§ What the task asks: Within the listing below, give again exactly the lines between the one containing "Jack Bruce, singer" and the one containing "Woman with Christmas gift - Stock Vector", inclusive, pictures left aside.
+--
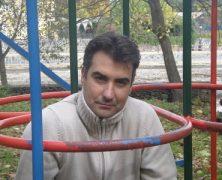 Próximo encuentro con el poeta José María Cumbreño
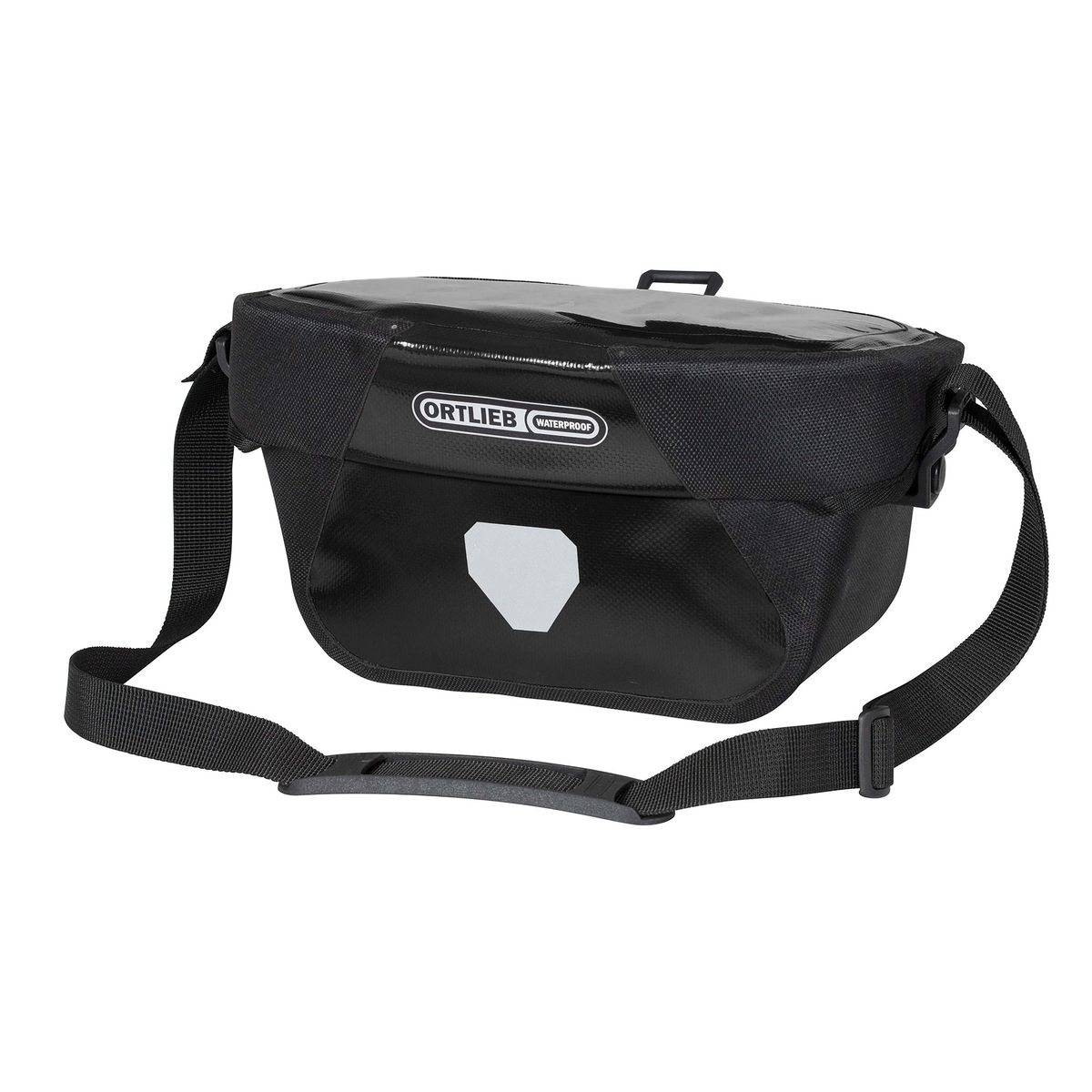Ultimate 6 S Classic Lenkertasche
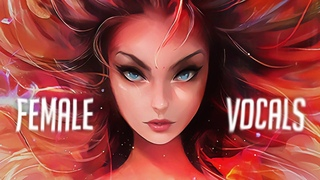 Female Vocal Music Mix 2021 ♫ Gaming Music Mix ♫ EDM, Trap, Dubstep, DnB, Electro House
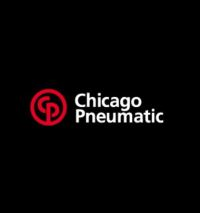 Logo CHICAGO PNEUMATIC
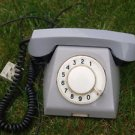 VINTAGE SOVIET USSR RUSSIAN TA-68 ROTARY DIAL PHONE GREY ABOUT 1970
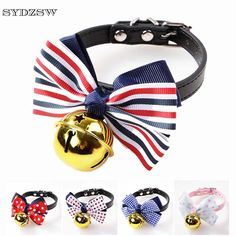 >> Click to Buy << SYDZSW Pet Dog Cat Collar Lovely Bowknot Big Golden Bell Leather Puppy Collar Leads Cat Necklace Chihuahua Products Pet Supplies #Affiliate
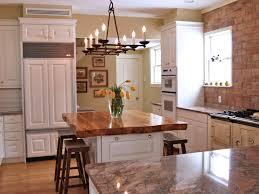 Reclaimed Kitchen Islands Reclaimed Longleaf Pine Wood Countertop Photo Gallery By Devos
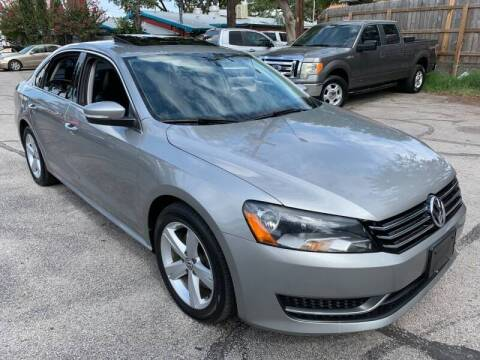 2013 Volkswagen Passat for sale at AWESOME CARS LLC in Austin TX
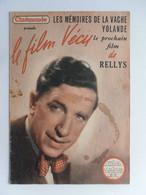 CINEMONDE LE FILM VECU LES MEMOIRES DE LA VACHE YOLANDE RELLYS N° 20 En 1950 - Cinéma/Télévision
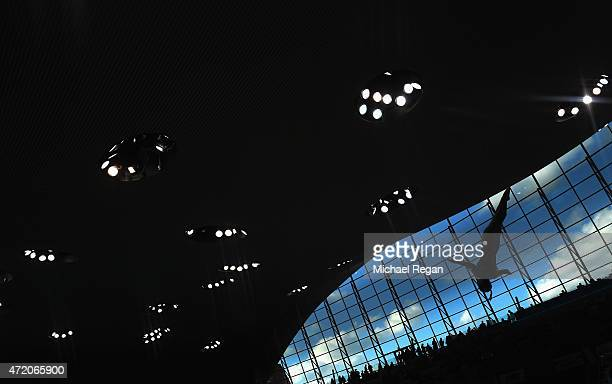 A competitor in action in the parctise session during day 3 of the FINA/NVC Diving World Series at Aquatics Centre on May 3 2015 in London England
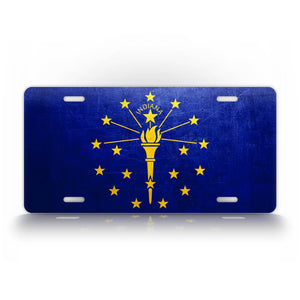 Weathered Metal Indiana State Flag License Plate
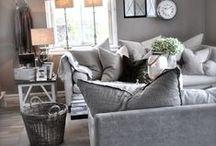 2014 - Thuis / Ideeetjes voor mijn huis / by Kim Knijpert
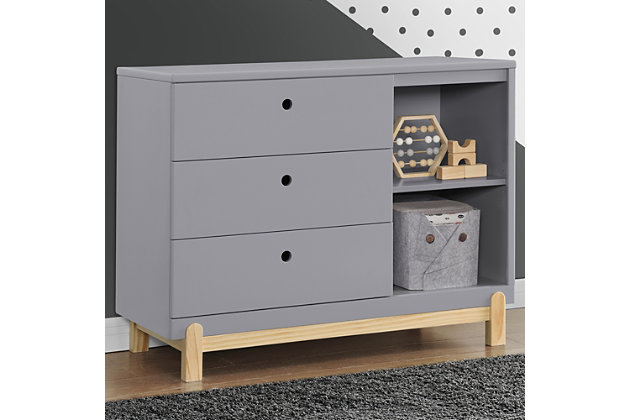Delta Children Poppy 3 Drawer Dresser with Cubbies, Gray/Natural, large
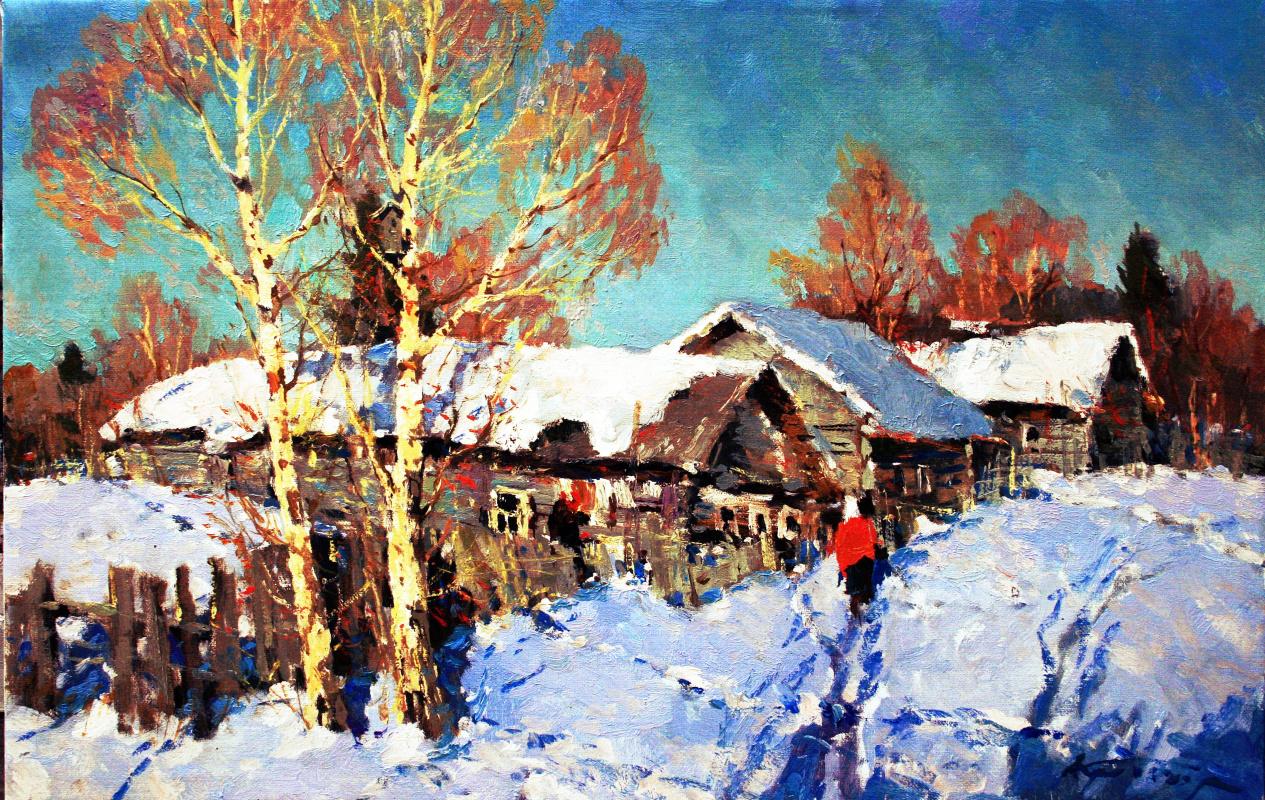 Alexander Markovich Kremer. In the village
+--
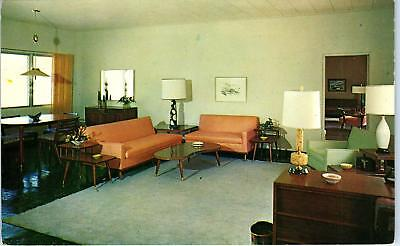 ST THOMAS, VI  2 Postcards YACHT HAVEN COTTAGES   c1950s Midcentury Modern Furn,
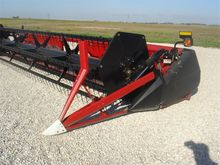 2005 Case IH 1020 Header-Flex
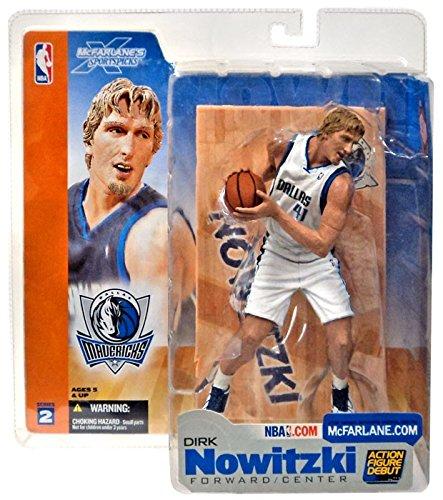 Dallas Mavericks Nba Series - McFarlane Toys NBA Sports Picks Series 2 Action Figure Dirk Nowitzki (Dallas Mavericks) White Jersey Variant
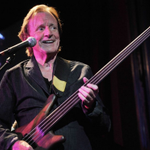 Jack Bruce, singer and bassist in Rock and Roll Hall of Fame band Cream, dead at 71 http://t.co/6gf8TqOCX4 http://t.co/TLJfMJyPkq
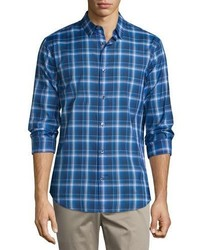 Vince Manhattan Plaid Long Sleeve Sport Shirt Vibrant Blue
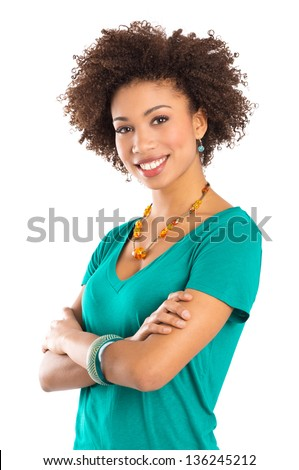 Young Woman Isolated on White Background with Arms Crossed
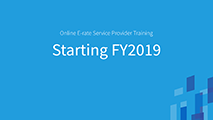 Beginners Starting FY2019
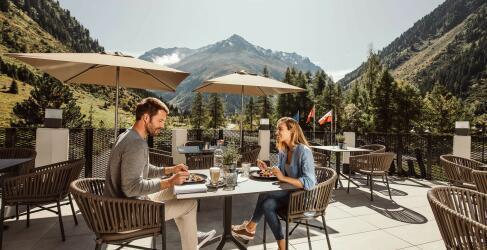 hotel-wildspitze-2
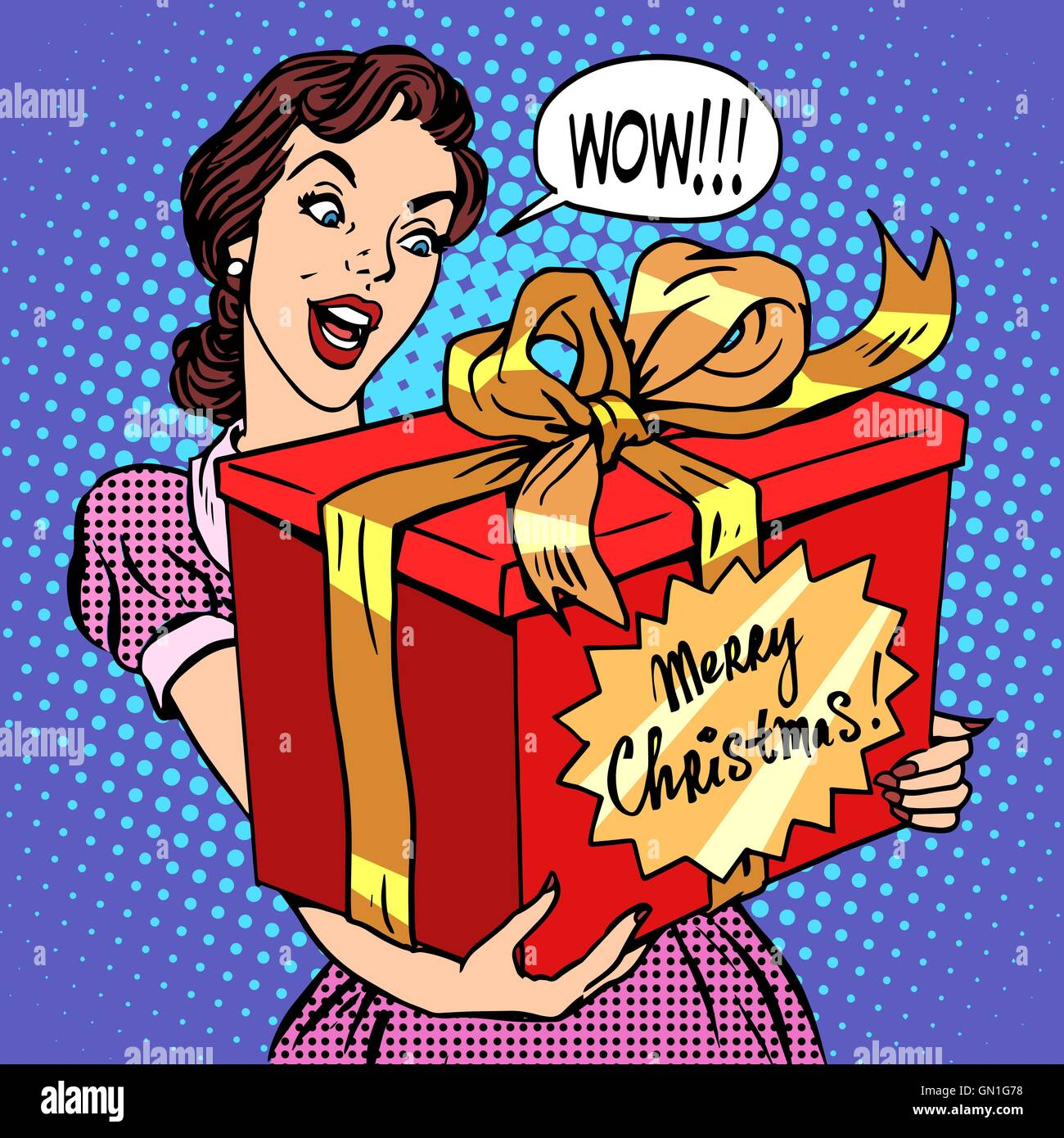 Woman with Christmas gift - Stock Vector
+--
§ Solution for this problem:
 Jack Bruce, singer and bassist in Rock and Roll Hall of Fame band Cream, dead at 71 http://t.co/6gf8TqOCX4 http://t.co/TLJfMJyPkq
 Vince Manhattan Plaid Long Sleeve Sport Shirt Vibrant Blue
 Young Woman Isolated on White Background with Arms Crossed
 Beginners Starting FY2019
 hotel-wildspitze-2
 Woman with Christmas gift - Stock Vector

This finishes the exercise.